**EXERCISE:** Work through the listing below and give again exactly the lines from the one with "Basingstoke Canal Walk" to the one with "El primer ministro", both ends included. All other lines and all pictures stay out.

**MATERIAL FOR THIS EXERCISE:**
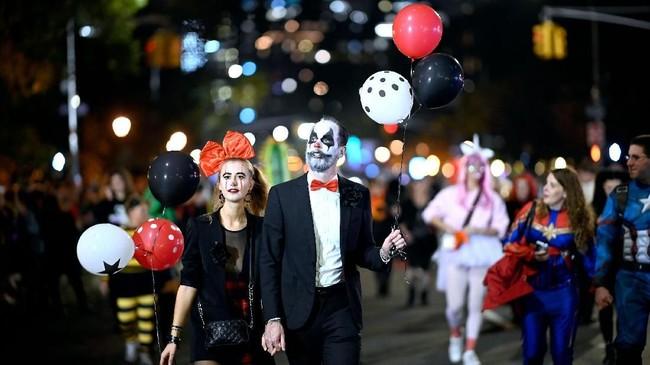 Kawasan Sixth Avenue menjadi pusat perayaan Halloween di New York, Amerika Serikat. (AFP/Johannes Eisele)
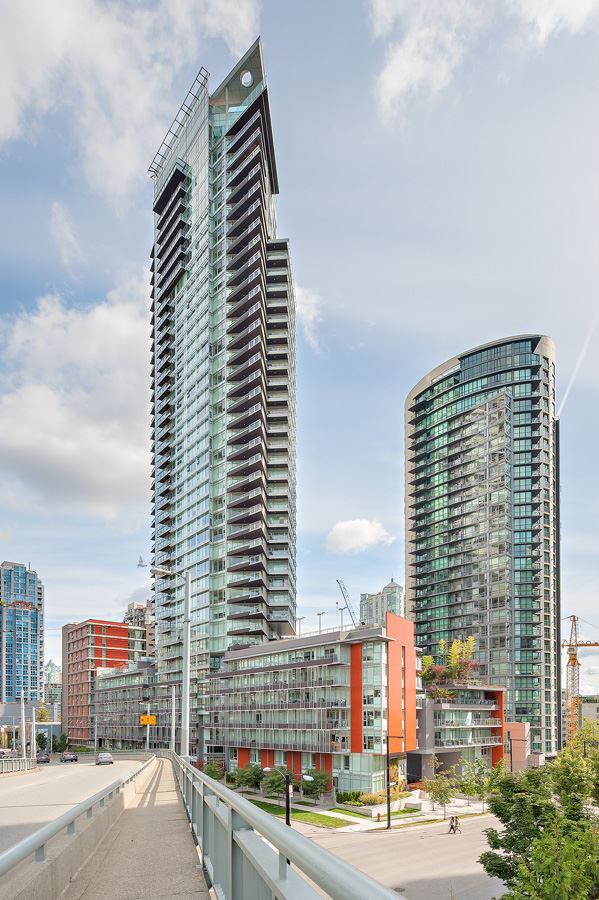 "Main Photo: 4105 1372 SEYMOUR Street in Vancouver: Downtown VW Condo for sale in ""THE MARK"" (Vancouver West)  : MLS® # R2072885"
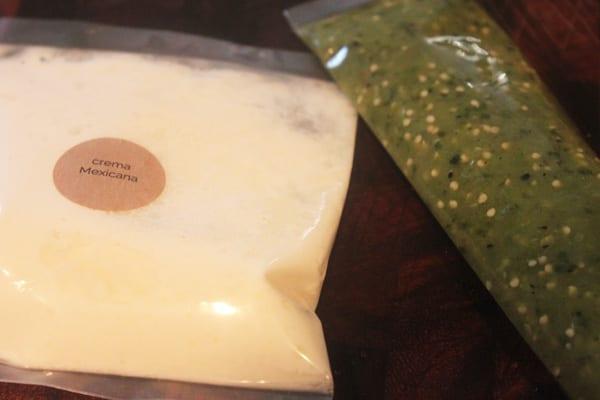 Crema Mexicana Forage box - Copy
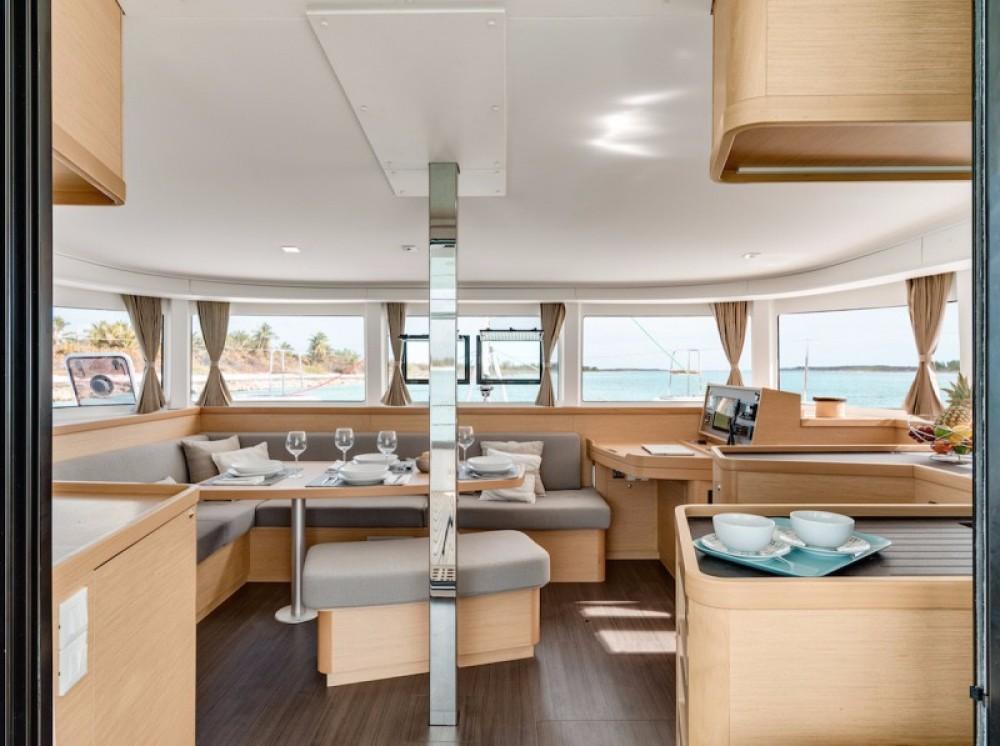Boat rental Puerto Rico cheap Lagoon 420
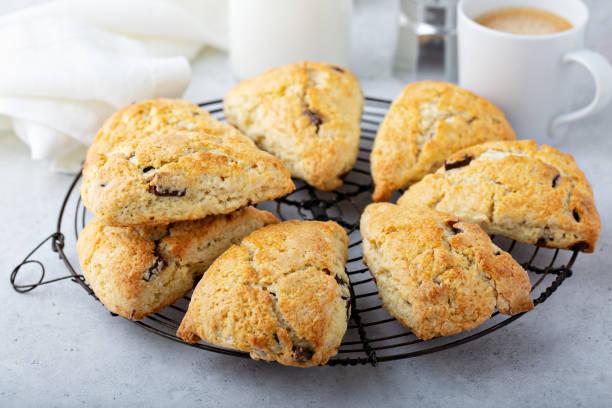 hemlagad choklad chip scones - scone bildbanksfoton och bilder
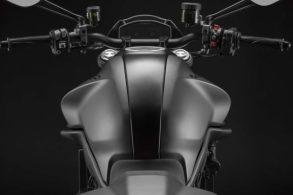 Ducati Monster 2021 18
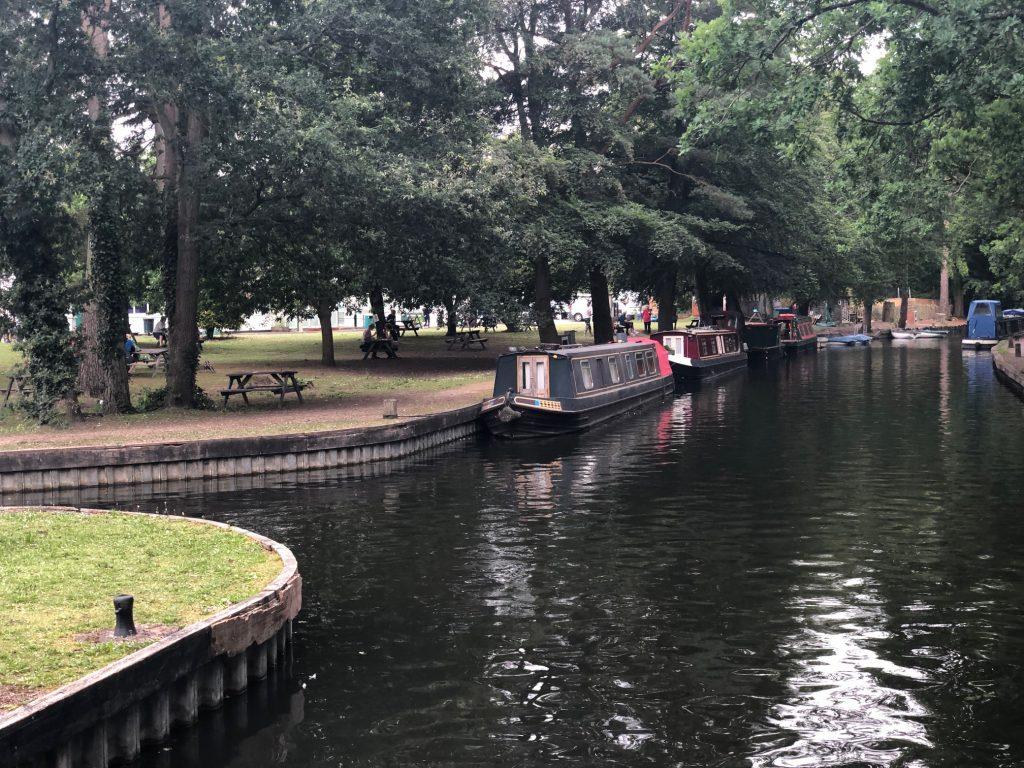 Basingstoke Canal Walk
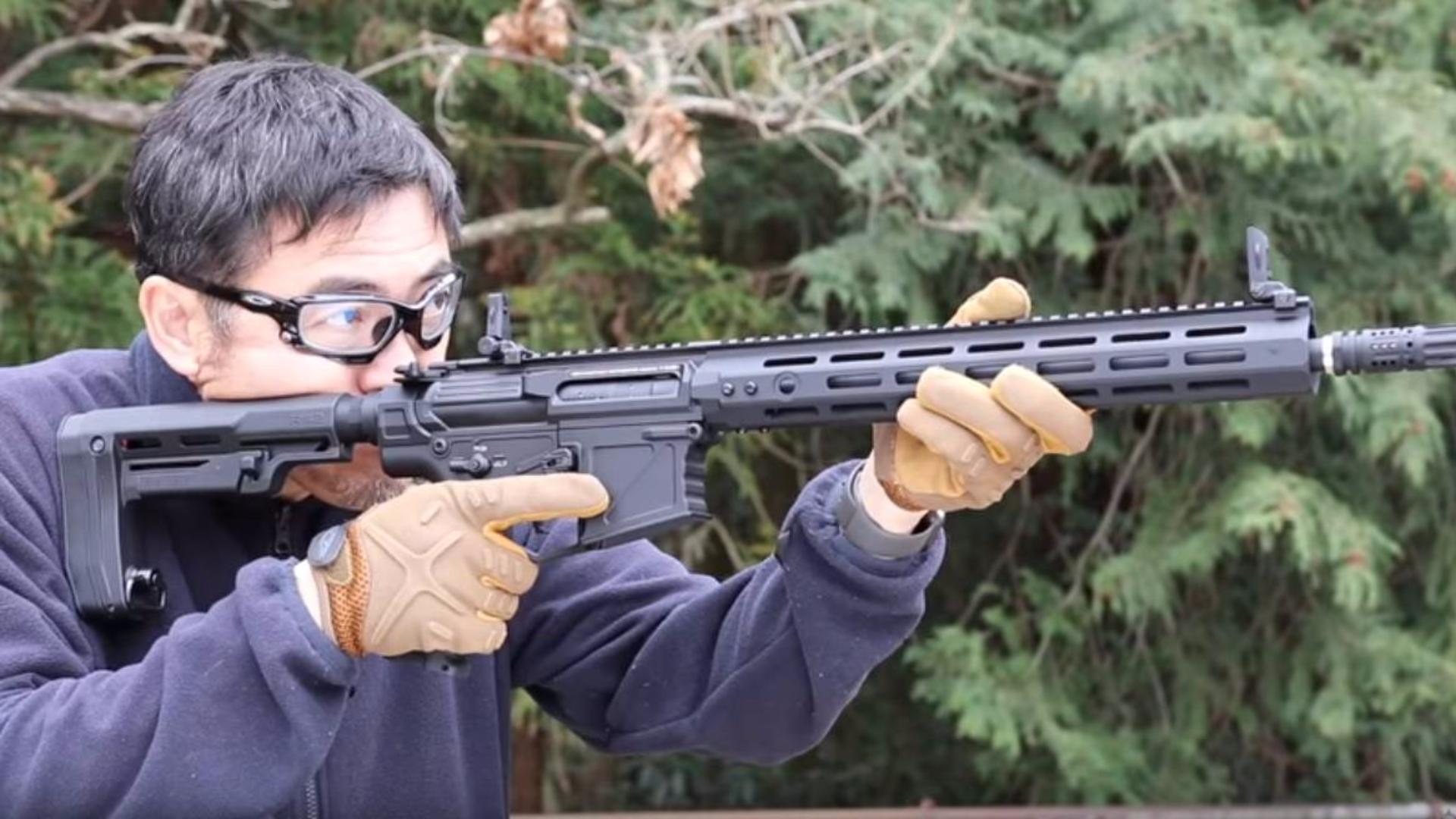 日本壕堺大叔:幻影极值eMark8 M4 电动力!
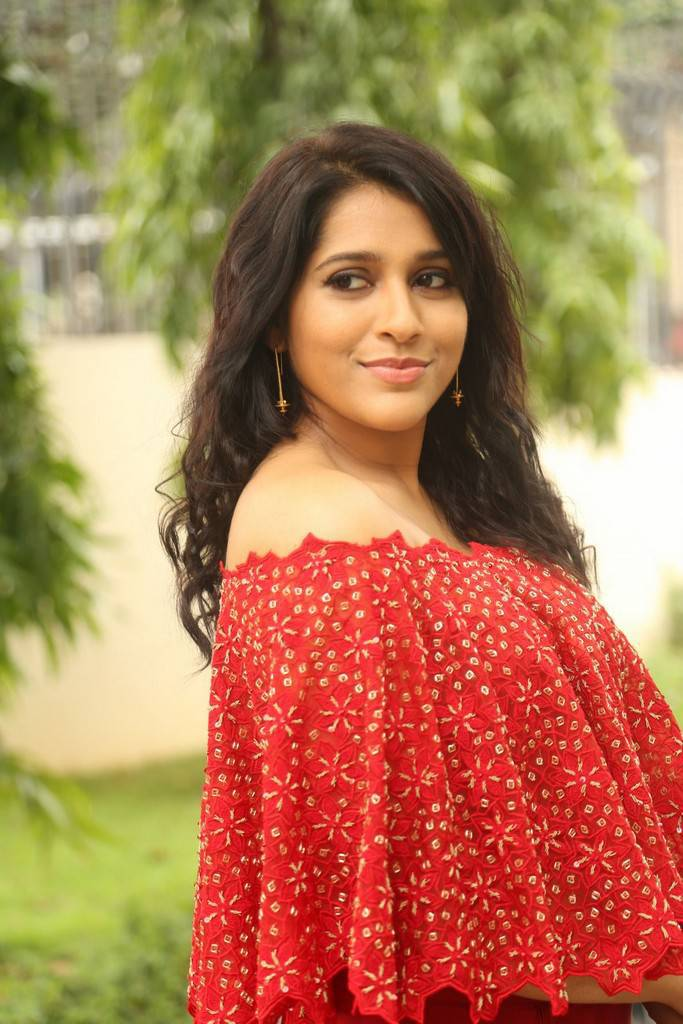 Rashmi Gautam At Next Nuvve Movie Trailer Launch Event Stills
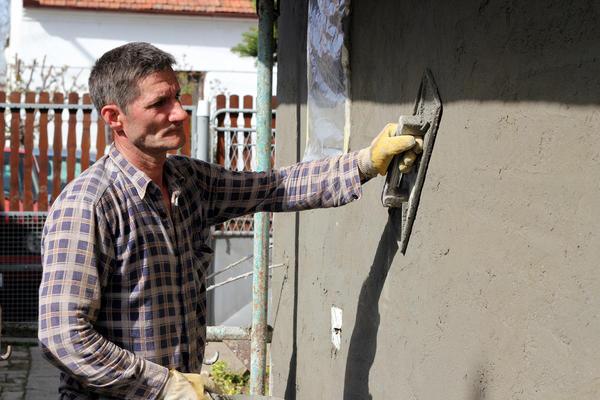 Штукатурка создаёт бесшовное покрытие на стене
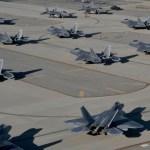IMAGENS: USAF transfere 32 caças F-22 Raptor para fugir do furacão Matthew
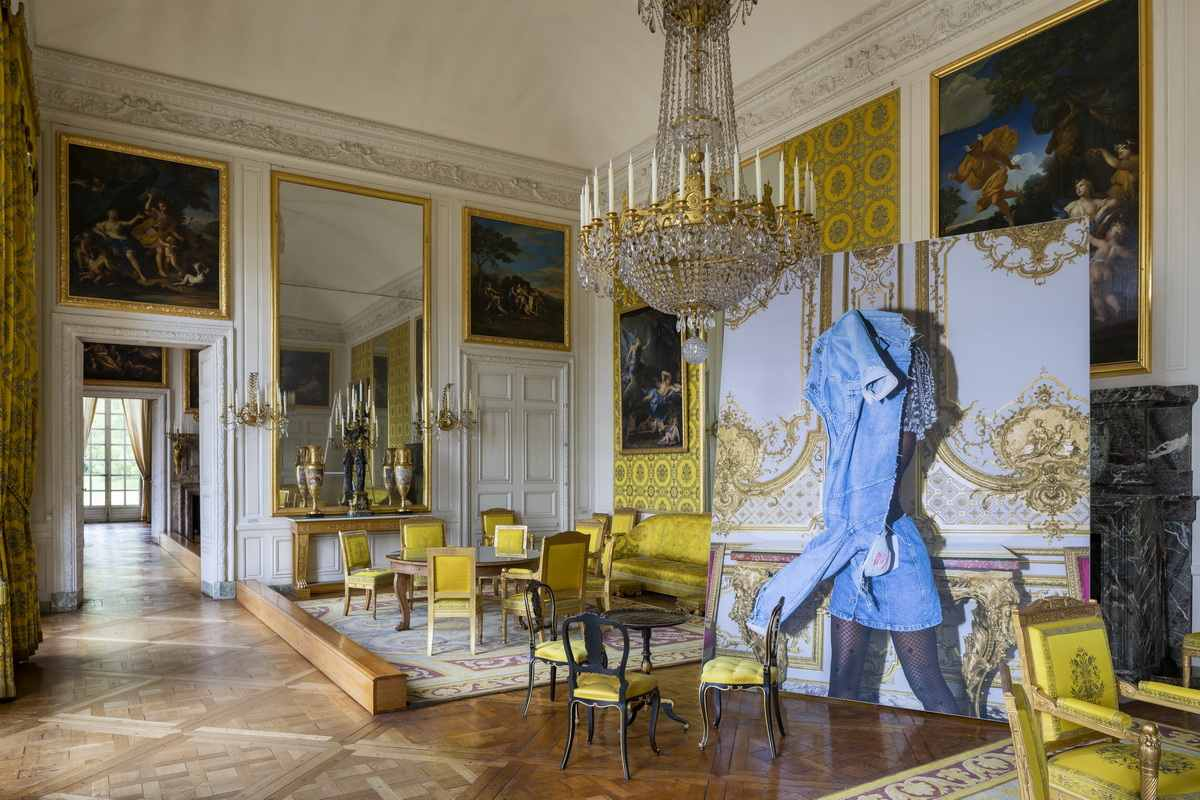 Installation View of the exhibition Versailles - Visible Invisible___
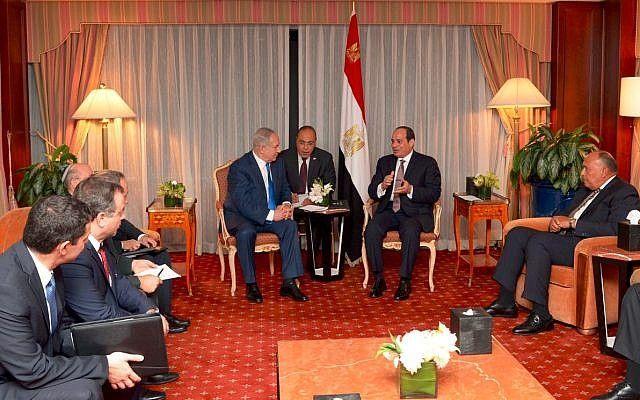 El primer ministro Benjamin Netanyahu se reúne con el presidente egipcio Abdel Fattah el-Sissi en Nueva York el 19 de septiembre de 2017 (Avi Ohayun)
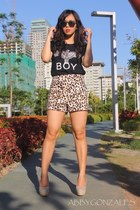 black boy london Androgyne Manila t-shirt - light brown Forever 21 shorts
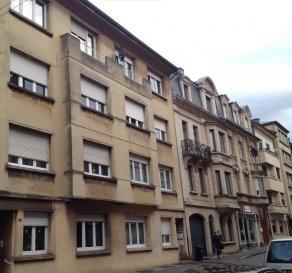 Très joli appartement, complètement rénové en 2013, Appartement moderne dans une résidence au cœur d'Esch-sur-Alzette.  L'appartement comprends : hall d'entrée, salon/séjour lumineux donnant accès sur balcon, cuisine équipée, 2 chambre, salle de bain, cave, buanderie.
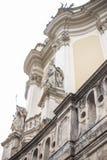 Kijk van bodem aan de oude bouw royalty-vrije stock foto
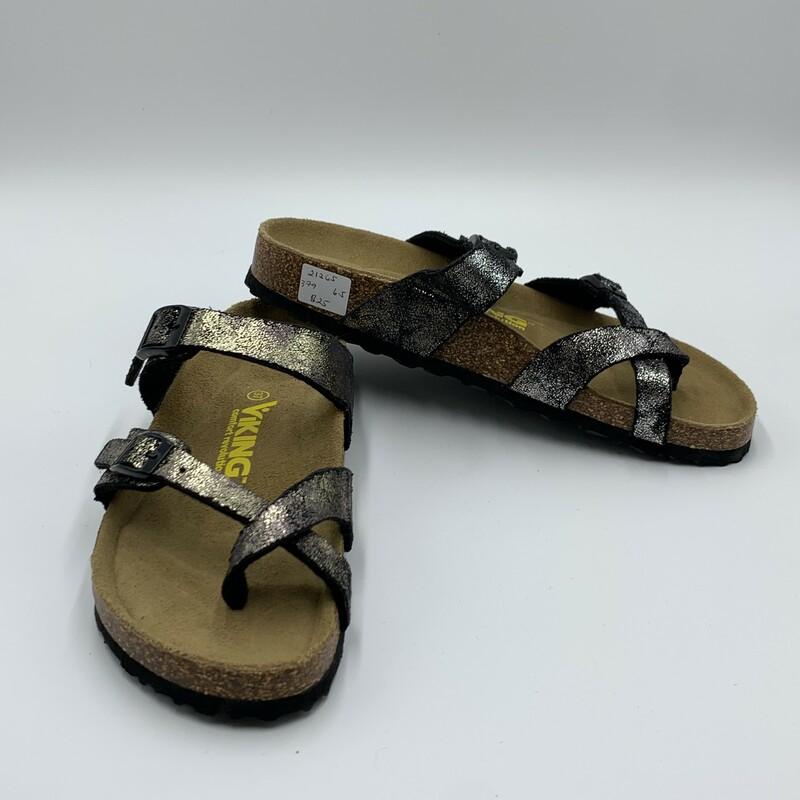 Viking Sandal, Metallic, Size: 6.5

**SOLVED EXERCISE:**
 Basingstoke Canal Walk
 日本壕堺大叔:幻影极值eMark8 M4 电动力!
 Rashmi Gautam At Next Nuvve Movie Trailer Launch Event Stills
 Штукатурка создаёт бесшовное покрытие на стене
IMAGENS: USAF transfere 32 caças F-22 Raptor para fugir do furacão Matthew
 Installation View of the exhibition Versailles - Visible Invisible___
 El primer ministro Benjamin Netanyahu se reúne con el presidente egipcio Abdel Fattah el-Sissi en Nueva York el 19 de septiembre de 2017 (Avi Ohayun)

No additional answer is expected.